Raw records
* * *
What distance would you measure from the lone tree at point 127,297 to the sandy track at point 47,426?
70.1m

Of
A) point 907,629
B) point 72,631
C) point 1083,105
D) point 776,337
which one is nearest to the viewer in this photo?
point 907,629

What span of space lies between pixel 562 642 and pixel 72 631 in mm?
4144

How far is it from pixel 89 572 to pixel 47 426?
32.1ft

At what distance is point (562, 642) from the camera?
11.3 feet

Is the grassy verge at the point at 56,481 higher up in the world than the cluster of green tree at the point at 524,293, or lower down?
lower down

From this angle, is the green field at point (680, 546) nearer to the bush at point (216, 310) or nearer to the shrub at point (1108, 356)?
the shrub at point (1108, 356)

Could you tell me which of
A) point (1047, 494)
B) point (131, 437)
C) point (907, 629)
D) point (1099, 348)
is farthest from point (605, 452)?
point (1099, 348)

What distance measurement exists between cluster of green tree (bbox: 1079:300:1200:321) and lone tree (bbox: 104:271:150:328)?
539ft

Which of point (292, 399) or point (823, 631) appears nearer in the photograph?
* * *
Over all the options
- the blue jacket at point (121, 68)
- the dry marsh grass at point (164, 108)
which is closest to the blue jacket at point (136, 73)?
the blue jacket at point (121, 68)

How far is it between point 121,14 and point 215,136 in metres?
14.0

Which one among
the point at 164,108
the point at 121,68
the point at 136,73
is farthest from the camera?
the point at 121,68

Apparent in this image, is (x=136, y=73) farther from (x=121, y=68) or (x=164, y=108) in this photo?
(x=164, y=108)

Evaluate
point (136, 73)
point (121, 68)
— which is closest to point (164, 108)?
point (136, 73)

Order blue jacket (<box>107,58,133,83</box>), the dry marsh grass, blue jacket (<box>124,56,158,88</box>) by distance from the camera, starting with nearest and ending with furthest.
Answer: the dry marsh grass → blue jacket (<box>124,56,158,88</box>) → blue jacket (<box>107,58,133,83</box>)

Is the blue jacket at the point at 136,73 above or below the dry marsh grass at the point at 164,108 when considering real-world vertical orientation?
* * *
Please count the lines in the data above that contain the string "jacket" and give only that number.

6